Mandl suspects that the response to the treatment was low because the patients’ cancer was so advanced by the time they enrolled in the trial. Also, later experiments showed that the receptors the group chose could find the tumor, but they had no anti-cancer properties.
Bruce Levine, a professor of cancer gene therapy at the University of Pennsylvania, says the ability to rapidly identify specific receptors in patients and develop therapeutic interventions using them is exciting. But the problem will be in choosing the right ones that kill cancer cells. “The fact that you can take T cells into a tumor is one thing. But when they get there and do nothing, it’s disappointing,” he says.
Solid tumors have also proven more difficult to treat with T cells than solid tumors, or blood cancers, which include leukemia, lymphoma, and myeloma. Medicines that use a natural gene (instead of Crispr) to modify patients’ T cells have been approved for leukemia, but do not work well for solid tumors.

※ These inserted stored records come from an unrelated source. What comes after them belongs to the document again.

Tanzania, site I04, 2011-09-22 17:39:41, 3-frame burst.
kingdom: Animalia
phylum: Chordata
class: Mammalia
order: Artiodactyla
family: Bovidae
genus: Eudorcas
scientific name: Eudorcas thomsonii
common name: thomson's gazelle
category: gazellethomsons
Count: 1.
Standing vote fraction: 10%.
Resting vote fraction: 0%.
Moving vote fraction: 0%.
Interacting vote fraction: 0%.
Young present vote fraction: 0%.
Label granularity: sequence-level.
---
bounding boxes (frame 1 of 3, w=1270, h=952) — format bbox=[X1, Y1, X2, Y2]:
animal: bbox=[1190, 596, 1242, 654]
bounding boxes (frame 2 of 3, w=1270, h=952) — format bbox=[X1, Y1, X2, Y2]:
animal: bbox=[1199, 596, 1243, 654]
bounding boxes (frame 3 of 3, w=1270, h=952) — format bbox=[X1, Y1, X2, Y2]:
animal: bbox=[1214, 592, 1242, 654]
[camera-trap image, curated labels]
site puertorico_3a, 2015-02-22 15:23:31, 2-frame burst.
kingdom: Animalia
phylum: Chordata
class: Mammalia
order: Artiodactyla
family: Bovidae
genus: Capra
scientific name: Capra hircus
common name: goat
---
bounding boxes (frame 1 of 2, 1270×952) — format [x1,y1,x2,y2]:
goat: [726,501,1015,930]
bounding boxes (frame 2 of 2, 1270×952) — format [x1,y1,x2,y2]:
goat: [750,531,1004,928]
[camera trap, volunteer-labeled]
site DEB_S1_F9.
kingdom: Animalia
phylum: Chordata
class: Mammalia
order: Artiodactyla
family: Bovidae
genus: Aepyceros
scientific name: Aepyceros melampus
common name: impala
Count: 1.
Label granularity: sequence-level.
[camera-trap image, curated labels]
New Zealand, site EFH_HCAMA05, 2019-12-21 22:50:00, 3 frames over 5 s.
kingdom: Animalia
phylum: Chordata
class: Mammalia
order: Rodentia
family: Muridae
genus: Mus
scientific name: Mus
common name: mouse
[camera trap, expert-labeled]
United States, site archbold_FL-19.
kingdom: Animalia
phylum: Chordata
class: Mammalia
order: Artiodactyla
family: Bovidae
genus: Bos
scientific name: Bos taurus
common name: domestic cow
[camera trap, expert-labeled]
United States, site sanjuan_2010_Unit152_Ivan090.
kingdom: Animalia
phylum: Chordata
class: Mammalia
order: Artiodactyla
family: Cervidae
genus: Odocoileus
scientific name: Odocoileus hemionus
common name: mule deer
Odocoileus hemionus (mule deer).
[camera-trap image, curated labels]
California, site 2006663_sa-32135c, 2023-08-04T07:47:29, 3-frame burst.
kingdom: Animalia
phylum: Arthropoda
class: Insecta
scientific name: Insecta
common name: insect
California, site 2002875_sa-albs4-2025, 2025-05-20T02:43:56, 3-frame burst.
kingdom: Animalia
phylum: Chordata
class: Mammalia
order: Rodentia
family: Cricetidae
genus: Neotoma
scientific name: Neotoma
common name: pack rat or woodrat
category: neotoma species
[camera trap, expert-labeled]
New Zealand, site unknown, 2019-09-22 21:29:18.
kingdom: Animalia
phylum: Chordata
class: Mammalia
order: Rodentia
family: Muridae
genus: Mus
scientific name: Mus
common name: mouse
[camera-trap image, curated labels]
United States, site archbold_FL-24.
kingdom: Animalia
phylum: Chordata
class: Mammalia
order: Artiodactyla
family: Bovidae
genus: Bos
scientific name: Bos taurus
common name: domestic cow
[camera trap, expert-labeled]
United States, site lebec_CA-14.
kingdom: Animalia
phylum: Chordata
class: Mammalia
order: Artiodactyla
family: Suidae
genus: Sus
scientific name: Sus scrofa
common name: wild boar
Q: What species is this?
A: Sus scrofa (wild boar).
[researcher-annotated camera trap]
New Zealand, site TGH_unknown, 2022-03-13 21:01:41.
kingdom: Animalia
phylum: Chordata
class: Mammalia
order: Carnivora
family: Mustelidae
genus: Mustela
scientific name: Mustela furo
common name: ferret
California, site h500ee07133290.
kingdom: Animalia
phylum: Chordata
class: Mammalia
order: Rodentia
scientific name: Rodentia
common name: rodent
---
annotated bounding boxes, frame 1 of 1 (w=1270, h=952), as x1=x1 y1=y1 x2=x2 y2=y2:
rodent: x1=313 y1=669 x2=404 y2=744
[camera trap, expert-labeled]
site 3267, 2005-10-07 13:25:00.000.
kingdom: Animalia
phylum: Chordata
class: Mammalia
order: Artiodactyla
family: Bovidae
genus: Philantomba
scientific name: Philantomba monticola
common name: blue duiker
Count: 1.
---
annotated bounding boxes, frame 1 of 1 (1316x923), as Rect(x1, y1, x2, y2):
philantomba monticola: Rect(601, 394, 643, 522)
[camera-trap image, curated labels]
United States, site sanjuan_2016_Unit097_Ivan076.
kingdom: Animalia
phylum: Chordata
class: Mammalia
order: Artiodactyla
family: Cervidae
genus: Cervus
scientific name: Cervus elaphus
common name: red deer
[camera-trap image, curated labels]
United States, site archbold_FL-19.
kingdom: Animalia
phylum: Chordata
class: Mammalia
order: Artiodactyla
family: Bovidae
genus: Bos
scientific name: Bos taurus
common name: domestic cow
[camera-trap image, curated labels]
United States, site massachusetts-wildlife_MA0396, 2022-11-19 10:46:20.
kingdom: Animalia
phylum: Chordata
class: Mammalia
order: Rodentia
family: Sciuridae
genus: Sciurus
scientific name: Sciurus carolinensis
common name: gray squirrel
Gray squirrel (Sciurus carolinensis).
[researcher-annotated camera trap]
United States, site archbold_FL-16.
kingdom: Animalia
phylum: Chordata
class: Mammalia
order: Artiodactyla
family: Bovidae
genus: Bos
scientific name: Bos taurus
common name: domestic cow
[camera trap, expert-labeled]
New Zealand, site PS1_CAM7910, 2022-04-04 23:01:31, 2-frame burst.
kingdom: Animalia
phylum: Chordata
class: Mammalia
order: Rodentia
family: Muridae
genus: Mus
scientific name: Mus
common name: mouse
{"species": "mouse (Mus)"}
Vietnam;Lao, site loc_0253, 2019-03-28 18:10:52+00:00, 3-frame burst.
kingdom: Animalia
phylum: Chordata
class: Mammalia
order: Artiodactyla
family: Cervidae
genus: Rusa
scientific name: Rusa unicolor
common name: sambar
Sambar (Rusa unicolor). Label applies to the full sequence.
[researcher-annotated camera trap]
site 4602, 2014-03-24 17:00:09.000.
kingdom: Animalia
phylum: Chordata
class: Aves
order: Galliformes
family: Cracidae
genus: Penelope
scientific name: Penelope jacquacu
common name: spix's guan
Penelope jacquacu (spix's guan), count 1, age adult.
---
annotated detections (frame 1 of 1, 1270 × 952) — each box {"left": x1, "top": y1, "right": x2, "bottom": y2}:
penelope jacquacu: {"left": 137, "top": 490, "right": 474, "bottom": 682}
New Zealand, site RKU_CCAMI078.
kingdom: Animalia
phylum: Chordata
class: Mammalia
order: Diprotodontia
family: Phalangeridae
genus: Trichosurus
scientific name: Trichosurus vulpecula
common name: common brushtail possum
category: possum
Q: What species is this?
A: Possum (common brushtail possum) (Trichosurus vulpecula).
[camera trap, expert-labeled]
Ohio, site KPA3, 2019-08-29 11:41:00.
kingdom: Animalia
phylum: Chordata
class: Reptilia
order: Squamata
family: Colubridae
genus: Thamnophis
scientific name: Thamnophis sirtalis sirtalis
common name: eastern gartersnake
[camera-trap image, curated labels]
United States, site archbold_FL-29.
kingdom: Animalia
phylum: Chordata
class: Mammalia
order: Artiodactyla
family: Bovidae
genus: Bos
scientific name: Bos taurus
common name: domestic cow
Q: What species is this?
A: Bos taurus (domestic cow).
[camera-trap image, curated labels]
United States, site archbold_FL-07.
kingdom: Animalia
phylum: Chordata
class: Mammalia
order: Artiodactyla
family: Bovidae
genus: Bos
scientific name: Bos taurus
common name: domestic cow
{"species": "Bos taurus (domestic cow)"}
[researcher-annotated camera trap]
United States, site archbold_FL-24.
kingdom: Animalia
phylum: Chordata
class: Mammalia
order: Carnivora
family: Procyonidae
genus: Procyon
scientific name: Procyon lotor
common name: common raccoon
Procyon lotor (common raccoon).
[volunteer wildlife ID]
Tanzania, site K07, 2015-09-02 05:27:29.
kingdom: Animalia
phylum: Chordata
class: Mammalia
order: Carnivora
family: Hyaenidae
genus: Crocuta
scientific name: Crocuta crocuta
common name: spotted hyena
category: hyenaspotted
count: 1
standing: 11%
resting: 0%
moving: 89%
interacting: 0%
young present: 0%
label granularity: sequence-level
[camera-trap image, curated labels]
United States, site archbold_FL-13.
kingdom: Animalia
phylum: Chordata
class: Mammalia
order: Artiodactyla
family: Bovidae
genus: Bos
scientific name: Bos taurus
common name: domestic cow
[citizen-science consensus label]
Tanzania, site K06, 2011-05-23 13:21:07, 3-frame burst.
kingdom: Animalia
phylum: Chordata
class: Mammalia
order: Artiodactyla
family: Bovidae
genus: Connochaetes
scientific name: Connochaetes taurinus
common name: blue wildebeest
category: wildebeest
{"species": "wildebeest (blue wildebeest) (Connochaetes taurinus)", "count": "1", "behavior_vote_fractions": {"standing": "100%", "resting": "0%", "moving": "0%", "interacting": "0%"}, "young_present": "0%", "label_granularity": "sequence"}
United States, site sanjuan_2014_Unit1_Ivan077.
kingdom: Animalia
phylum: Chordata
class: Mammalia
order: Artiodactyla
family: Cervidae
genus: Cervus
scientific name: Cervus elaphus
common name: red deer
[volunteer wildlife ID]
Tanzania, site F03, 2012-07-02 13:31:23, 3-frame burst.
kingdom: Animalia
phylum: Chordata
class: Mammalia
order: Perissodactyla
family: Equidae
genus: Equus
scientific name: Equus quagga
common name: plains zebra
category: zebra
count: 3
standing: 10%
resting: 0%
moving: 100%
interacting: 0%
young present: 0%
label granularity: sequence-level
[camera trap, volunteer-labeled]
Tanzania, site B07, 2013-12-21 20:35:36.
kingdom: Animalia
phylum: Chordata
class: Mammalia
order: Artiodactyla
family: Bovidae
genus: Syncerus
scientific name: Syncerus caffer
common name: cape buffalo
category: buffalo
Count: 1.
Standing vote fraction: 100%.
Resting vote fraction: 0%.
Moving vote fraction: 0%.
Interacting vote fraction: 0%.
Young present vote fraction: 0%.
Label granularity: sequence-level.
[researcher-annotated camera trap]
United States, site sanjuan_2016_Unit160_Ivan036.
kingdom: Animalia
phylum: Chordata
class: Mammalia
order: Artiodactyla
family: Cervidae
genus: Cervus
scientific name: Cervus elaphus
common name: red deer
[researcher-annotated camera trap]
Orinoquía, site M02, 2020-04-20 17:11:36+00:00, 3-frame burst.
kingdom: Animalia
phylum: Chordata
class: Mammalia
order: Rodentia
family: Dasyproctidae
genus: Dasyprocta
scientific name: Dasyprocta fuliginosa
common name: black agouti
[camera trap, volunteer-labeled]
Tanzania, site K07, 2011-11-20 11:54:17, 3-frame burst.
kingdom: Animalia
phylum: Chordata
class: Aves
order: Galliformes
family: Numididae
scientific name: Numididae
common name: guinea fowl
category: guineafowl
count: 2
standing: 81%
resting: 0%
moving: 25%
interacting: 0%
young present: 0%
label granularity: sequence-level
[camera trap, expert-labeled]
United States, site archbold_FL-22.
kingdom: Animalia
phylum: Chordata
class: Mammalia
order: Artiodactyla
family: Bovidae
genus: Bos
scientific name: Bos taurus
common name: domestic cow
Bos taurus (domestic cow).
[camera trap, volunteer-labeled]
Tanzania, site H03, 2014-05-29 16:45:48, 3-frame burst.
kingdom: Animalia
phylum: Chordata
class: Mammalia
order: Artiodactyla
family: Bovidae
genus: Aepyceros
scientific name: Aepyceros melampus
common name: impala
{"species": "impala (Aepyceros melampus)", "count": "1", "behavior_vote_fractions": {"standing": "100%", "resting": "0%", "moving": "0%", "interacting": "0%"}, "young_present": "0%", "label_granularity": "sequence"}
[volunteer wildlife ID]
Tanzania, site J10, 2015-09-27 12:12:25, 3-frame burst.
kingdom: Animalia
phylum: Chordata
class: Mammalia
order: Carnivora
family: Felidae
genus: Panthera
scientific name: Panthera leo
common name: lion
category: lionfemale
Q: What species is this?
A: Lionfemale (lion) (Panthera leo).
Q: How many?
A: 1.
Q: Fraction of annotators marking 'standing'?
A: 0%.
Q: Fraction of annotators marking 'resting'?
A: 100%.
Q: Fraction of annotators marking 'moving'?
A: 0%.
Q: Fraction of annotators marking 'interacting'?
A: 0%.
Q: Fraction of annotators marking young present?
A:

“Once cancer becomes more complex and develops its structure and environment and various defense mechanisms, it becomes more difficult for the immune system to handle it,” says Waseem Qasim, professor of cell and gene therapy at Great Ormond. Street Institute of Child Health at University College London.
Although the results of this study were limited, researchers hope to find a way to use Crispr against cancer, because this disease requires new treatment. Chemotherapy and radiation help many patients, but they kill healthy and cancerous cells. Complementary therapies may offer a way to target specific changes in a patient and kill only those cells. Also, some patients do not respond to treatment, or their cancer returns later.
But it’s still early days for Crispr’s cancer research. In a study at the University of Pennsylvania that Levine collaborated on, three patients – two with leukemia and the third with bone cancer – were treated with their own T cells that had been modified with Crispr. Researchers removed three genes from those cells to make them better at fighting cancer. Early research showed that the transplanted cells migrated to the tumor and survived after transplantation, but Penn’s team did not publish what the patients found after treatment.
So far, Qasim’s team in London has treated six children with advanced leukemia, using Crispr-edited T cells from donors. Four of the six were in remission after a month, allowing them to receive stem cells, according to a study recently published in the journal. Science. Of the four, two remained in remission nine and 18 months after treatment, respectively, while two relapsed after stem cell transplantation.
While there is still much to learn about how to improve the treatment, researchers like Qasim hope that new technologies like Crispr will provide a better connection between treatment and patient. “There is no cure for cancer,” says Qasim. “What these kinds of studies hope to show is that every tumor is different. It’s a controlled treatment, rather than a big blast.”